> [Task to carry out]:
Extract, exactly as written, all lines of the material below from the line that includes "Which, out of" through its last line.

-- begin Data in this exercise --

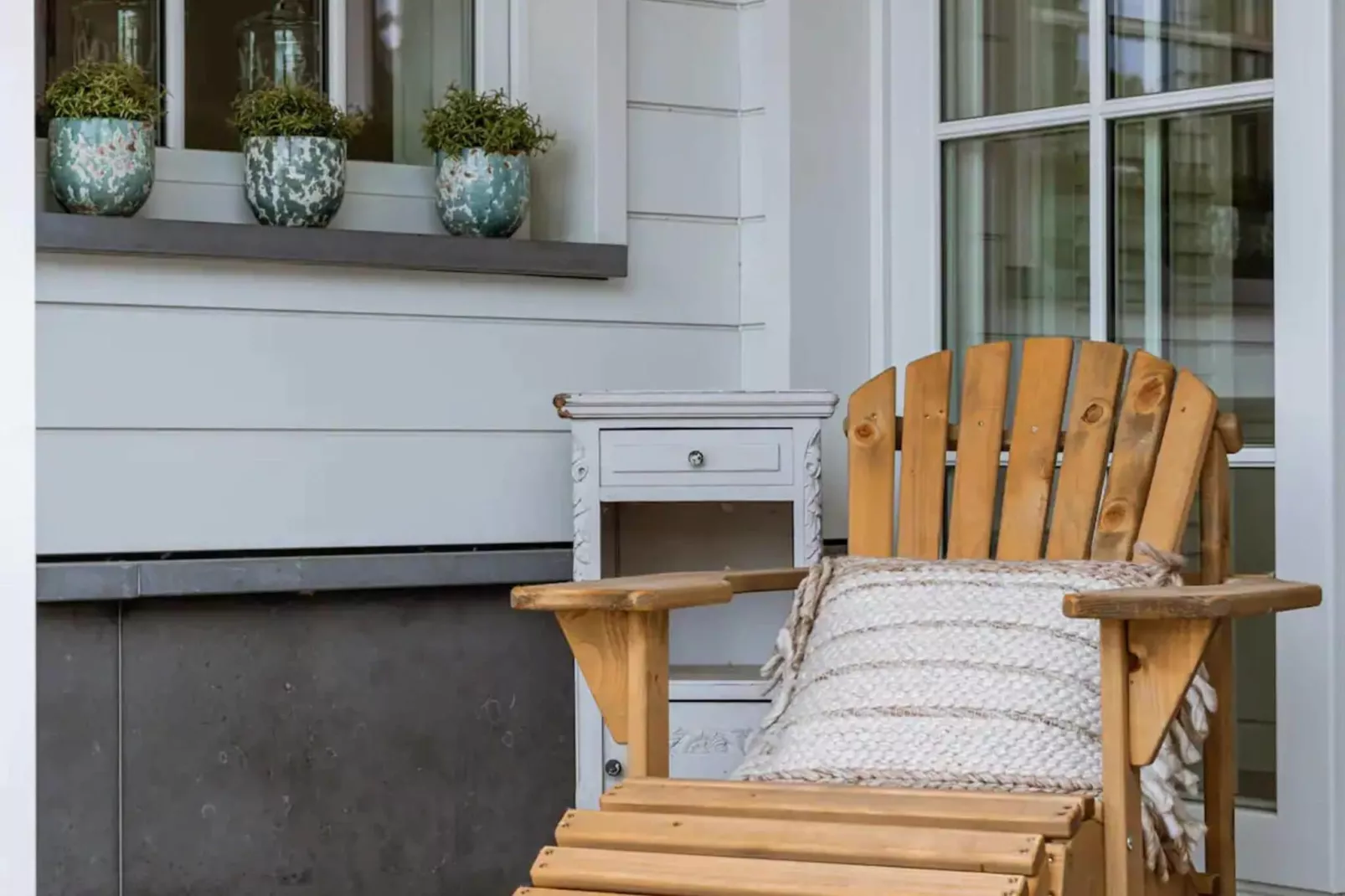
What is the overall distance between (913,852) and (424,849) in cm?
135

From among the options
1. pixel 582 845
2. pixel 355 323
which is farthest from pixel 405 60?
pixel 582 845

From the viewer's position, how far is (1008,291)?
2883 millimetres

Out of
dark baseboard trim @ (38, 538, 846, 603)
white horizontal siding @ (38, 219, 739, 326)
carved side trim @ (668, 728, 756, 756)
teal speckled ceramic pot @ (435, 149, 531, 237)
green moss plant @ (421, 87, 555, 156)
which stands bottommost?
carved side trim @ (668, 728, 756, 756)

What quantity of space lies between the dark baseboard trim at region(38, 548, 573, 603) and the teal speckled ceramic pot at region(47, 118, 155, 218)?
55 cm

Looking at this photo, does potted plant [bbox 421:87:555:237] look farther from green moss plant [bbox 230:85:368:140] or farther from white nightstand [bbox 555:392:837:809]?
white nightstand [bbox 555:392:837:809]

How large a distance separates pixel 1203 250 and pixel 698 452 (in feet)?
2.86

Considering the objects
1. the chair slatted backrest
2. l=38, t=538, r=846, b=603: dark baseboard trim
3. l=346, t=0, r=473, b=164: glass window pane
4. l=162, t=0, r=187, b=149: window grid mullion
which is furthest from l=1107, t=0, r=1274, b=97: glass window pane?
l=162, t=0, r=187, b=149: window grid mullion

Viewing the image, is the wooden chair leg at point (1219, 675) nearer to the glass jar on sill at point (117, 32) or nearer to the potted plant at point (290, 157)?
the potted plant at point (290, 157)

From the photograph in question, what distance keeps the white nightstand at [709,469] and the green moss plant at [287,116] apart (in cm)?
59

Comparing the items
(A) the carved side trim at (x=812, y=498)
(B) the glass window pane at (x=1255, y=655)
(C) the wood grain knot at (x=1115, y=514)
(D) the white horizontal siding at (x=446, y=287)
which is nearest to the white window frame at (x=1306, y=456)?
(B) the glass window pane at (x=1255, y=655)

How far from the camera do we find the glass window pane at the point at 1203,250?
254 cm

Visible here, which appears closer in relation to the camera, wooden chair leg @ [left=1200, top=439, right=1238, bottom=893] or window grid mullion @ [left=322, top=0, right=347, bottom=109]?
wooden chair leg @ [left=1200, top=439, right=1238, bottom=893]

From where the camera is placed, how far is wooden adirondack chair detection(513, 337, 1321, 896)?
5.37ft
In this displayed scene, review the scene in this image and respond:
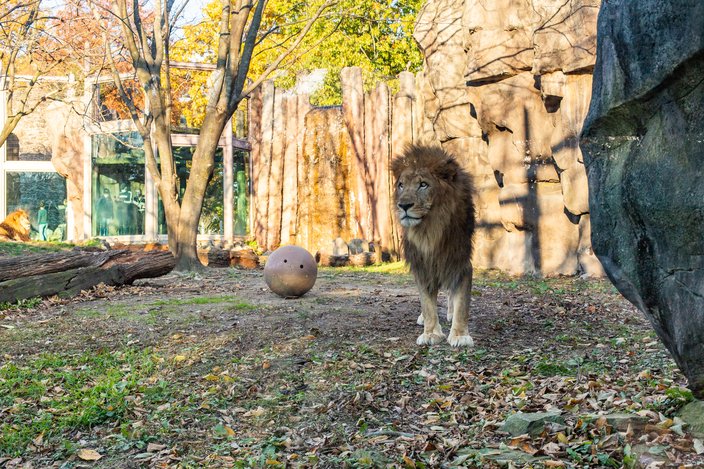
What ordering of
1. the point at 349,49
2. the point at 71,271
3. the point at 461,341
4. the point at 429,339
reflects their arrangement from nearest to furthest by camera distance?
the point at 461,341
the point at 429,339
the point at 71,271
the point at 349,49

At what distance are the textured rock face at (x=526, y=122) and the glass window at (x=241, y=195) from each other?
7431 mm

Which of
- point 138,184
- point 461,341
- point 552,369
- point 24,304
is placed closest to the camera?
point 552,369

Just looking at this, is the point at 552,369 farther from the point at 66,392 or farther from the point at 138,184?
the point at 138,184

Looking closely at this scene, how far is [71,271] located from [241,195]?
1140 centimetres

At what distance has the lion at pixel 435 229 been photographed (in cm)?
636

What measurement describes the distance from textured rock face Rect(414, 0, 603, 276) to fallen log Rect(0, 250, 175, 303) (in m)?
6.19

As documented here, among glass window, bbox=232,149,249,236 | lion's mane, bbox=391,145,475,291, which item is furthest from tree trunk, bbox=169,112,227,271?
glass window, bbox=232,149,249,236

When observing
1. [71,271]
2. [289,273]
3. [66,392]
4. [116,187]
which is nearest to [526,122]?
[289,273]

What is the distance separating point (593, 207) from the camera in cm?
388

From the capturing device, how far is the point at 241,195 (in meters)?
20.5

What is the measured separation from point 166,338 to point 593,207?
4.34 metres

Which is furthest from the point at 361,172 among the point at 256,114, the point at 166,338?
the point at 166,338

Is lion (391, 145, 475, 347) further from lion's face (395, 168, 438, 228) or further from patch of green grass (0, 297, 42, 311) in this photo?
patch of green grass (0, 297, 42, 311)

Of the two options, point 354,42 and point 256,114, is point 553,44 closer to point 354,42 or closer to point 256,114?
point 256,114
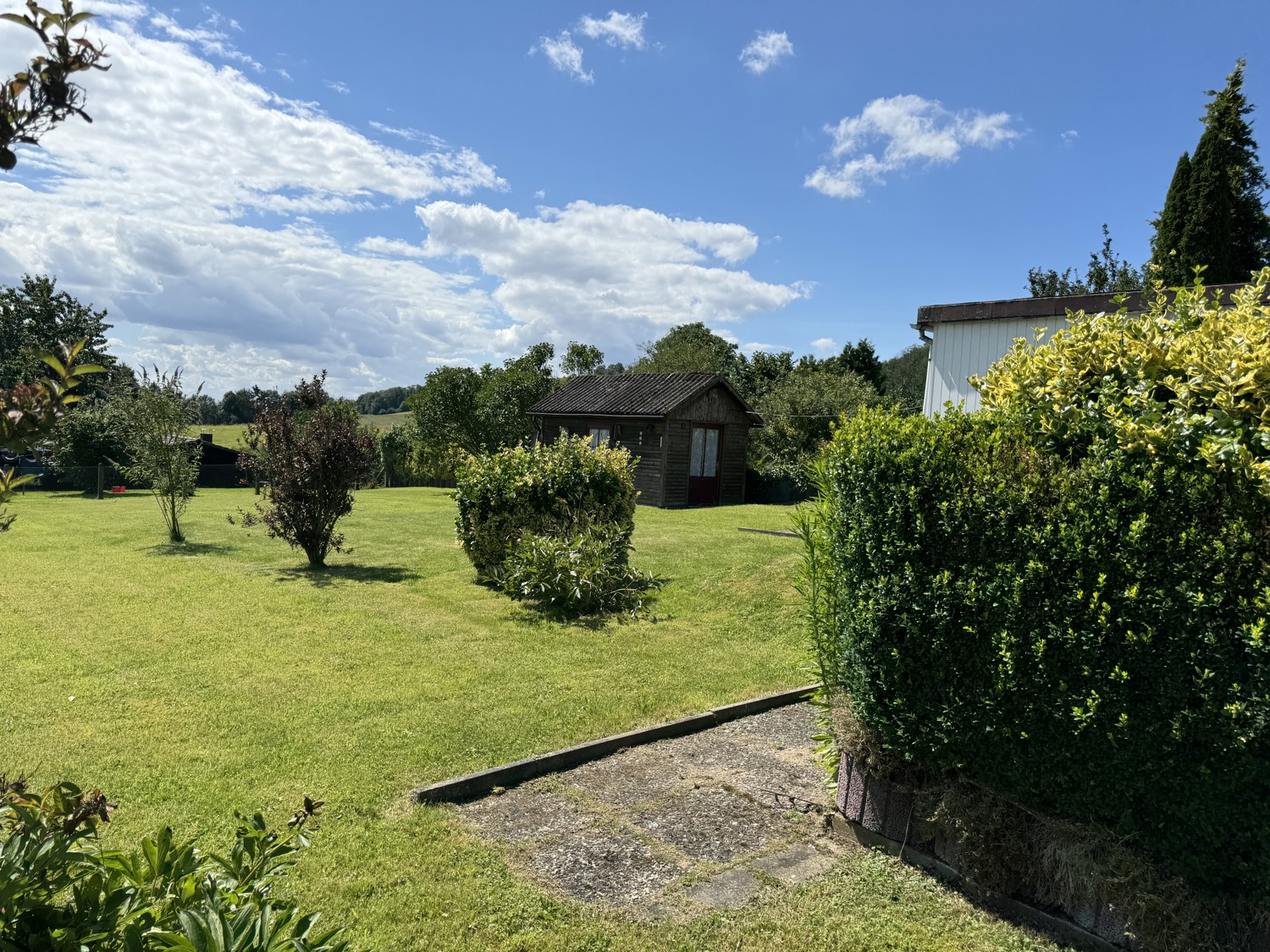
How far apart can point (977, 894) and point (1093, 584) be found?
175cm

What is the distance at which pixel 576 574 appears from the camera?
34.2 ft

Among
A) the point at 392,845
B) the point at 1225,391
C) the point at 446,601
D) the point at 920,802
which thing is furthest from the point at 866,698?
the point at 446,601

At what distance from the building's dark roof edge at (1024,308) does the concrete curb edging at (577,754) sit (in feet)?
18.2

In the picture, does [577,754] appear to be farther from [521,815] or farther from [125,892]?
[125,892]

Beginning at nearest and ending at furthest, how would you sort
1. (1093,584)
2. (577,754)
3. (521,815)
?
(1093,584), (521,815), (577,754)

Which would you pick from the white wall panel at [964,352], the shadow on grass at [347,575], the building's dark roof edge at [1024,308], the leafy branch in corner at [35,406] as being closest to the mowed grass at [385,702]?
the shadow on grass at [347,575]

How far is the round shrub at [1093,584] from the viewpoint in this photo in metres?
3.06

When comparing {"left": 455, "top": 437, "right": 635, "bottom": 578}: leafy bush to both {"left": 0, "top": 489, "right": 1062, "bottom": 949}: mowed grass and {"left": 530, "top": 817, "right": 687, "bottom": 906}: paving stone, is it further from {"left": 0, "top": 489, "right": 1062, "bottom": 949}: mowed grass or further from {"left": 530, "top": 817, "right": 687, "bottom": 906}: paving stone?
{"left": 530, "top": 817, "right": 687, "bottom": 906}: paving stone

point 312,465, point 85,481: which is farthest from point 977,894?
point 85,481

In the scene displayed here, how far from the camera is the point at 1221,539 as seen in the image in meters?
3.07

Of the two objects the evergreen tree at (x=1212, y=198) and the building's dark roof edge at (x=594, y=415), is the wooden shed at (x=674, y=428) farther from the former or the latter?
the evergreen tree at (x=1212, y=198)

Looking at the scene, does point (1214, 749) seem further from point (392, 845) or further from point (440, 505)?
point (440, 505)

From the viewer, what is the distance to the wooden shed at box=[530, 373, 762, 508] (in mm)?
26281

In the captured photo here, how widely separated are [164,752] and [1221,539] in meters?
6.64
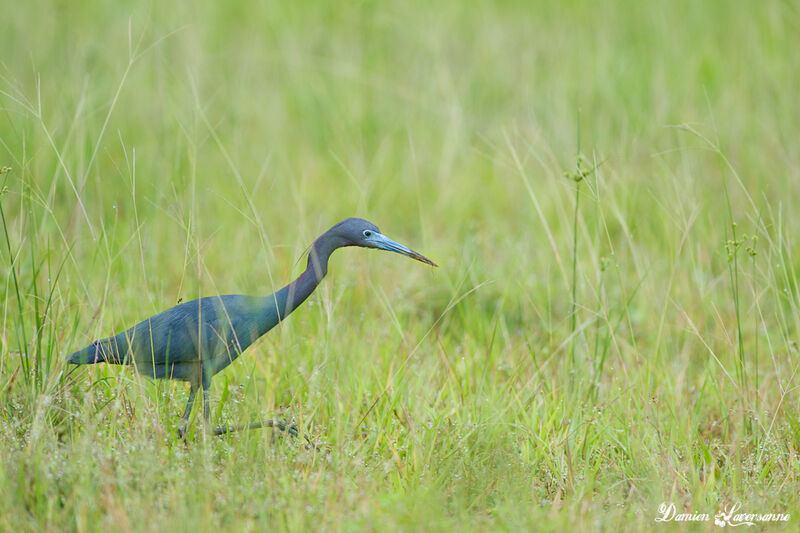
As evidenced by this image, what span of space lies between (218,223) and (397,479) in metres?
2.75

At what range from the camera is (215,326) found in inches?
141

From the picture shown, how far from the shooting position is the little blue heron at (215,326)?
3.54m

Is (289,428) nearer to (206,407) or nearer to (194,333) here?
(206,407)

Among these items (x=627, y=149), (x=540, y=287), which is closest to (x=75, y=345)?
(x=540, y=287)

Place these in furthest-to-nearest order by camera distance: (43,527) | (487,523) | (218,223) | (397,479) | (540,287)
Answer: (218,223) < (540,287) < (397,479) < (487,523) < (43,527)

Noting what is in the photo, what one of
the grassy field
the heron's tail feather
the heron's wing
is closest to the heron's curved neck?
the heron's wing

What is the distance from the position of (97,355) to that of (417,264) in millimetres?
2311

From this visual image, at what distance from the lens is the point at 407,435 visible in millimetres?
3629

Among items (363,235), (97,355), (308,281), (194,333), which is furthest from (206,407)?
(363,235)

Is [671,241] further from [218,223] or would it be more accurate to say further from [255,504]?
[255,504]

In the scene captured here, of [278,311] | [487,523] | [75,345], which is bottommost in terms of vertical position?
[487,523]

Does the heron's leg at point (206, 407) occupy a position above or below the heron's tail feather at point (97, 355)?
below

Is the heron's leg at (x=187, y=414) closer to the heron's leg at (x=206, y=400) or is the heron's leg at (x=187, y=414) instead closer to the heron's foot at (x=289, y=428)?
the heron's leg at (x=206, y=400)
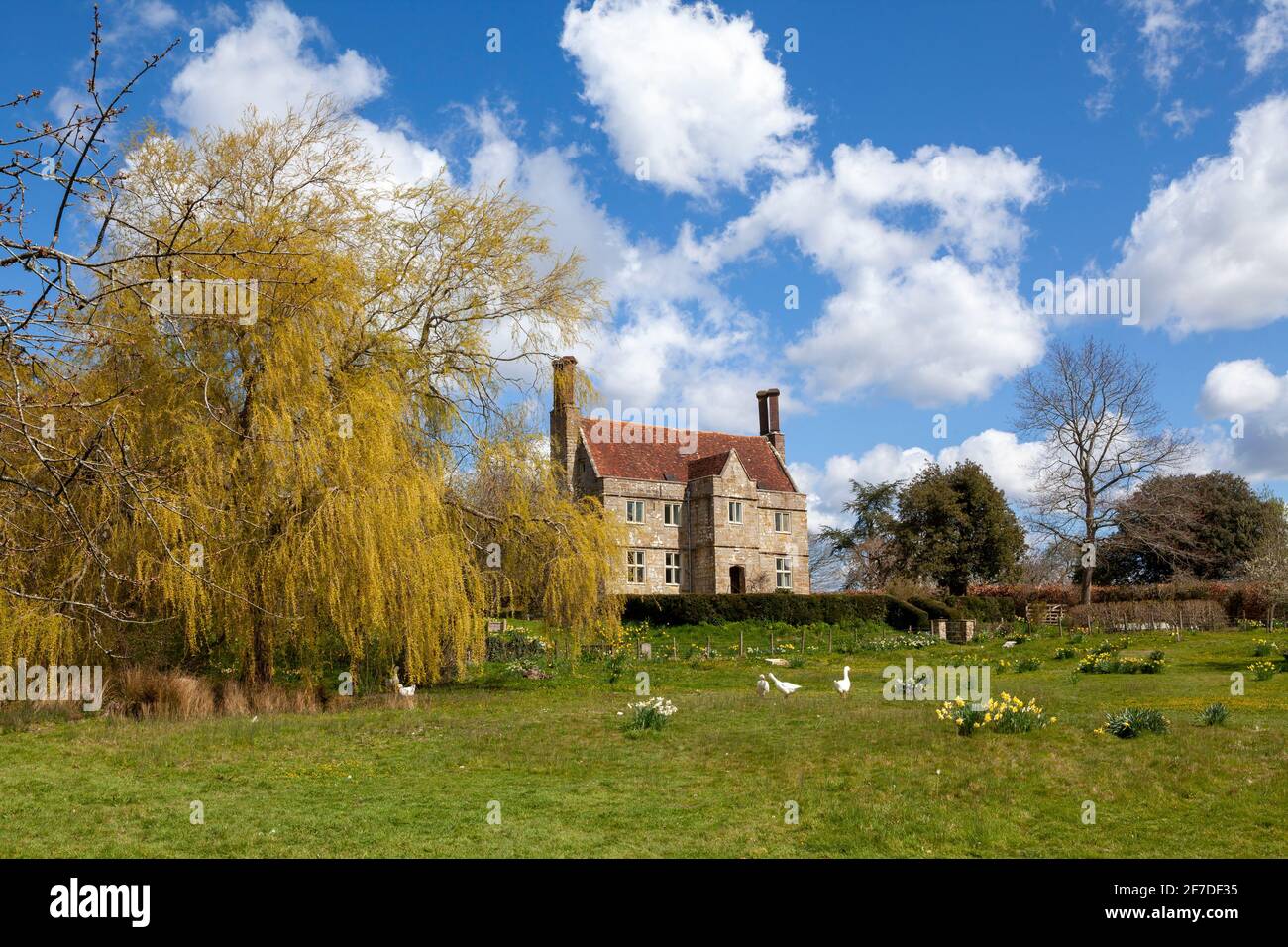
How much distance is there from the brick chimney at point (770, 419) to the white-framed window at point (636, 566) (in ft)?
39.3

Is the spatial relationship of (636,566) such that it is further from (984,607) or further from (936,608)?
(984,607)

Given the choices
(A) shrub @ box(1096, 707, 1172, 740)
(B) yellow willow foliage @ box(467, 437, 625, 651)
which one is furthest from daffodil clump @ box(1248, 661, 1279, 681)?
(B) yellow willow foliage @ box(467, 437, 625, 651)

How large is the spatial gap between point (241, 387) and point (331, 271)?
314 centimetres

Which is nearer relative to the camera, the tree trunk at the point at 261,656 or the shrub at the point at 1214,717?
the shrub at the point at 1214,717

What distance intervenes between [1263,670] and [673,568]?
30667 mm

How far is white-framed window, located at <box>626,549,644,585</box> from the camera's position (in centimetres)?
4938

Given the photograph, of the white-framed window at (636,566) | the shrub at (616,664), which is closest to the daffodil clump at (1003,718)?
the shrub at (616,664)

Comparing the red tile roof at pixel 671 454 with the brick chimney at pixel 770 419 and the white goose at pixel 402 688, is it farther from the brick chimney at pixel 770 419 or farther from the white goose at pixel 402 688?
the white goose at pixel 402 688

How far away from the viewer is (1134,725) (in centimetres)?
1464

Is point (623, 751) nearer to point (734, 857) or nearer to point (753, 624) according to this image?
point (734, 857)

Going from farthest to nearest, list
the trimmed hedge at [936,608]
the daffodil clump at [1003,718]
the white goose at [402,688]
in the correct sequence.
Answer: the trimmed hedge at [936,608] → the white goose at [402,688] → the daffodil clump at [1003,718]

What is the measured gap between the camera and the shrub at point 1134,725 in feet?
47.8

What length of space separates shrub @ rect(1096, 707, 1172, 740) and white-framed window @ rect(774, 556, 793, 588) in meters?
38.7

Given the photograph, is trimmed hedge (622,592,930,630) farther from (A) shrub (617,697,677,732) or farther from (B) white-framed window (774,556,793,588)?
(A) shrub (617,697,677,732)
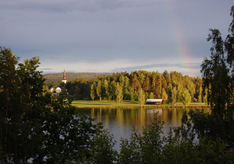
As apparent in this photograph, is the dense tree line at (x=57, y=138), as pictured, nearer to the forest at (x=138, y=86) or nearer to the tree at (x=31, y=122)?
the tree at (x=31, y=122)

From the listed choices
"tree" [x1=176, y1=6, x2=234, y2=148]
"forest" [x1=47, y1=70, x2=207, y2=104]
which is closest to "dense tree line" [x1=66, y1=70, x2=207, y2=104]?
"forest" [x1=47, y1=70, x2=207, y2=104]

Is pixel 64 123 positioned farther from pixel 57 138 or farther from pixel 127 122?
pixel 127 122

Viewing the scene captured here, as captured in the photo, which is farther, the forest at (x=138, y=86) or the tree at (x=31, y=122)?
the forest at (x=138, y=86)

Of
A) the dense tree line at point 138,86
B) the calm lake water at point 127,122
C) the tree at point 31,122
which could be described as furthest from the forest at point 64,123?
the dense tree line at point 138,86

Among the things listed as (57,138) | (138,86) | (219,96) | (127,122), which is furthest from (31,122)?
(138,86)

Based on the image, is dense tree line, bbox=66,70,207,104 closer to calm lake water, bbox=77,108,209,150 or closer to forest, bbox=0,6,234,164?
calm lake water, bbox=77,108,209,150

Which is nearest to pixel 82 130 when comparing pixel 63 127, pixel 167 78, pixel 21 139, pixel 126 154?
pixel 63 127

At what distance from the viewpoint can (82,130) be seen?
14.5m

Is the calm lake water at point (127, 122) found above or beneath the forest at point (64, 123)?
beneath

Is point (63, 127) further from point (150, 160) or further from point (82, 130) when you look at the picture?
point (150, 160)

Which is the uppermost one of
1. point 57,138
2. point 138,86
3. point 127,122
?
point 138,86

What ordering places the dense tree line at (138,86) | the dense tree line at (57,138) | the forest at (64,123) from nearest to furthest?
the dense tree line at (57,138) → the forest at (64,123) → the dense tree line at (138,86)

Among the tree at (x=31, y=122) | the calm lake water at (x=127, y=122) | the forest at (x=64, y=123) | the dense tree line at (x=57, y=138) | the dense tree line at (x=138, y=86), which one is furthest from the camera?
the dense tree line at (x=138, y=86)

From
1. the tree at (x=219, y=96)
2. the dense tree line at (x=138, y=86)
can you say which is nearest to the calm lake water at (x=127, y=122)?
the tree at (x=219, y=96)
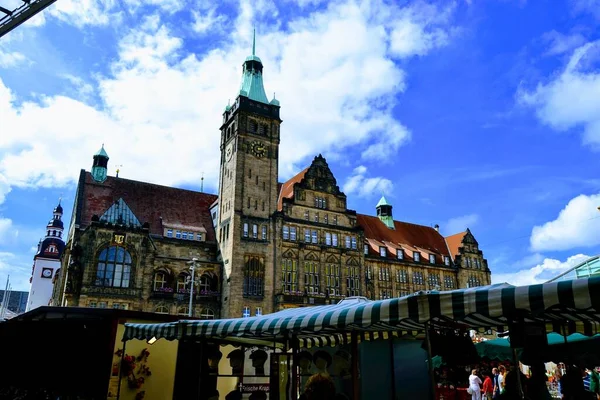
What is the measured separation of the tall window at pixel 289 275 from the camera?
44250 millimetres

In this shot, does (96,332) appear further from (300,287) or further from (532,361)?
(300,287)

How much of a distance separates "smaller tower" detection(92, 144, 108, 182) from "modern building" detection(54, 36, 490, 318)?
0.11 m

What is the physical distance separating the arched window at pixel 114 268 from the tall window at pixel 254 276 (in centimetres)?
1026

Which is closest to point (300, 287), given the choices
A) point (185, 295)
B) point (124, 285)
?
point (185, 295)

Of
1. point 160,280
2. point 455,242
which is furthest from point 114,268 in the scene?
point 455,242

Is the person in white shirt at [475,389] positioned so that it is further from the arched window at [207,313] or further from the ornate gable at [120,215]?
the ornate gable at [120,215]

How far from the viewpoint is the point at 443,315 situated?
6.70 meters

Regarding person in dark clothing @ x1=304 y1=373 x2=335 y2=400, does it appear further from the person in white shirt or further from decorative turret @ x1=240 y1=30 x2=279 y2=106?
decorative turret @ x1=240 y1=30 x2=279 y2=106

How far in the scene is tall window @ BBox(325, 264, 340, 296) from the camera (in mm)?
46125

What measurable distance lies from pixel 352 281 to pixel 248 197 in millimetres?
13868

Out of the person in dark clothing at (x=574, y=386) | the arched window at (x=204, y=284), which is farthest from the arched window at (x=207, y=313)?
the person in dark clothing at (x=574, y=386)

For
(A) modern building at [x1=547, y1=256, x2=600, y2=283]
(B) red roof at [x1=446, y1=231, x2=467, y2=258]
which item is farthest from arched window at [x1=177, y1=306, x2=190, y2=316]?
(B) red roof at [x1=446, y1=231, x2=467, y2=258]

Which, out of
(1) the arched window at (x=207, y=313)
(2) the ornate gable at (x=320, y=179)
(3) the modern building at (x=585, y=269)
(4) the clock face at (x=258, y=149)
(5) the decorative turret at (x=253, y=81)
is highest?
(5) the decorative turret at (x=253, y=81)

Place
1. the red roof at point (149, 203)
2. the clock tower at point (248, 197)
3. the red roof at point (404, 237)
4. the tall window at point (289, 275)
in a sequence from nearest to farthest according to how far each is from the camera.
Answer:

-- end Data in this exercise --

> [Response to the task]:
Which, out of
(1) the arched window at (x=207, y=313)
(2) the ornate gable at (x=320, y=179)
(3) the modern building at (x=585, y=269)
(4) the clock face at (x=258, y=149)
(5) the decorative turret at (x=253, y=81)
is highest?
(5) the decorative turret at (x=253, y=81)

Place
1. the red roof at point (149, 203)
2. the clock tower at point (248, 197)
3. the red roof at point (404, 237)
4. the tall window at point (289, 275)
in a sequence from nearest to farthest according to how far each is from the camera.
Answer:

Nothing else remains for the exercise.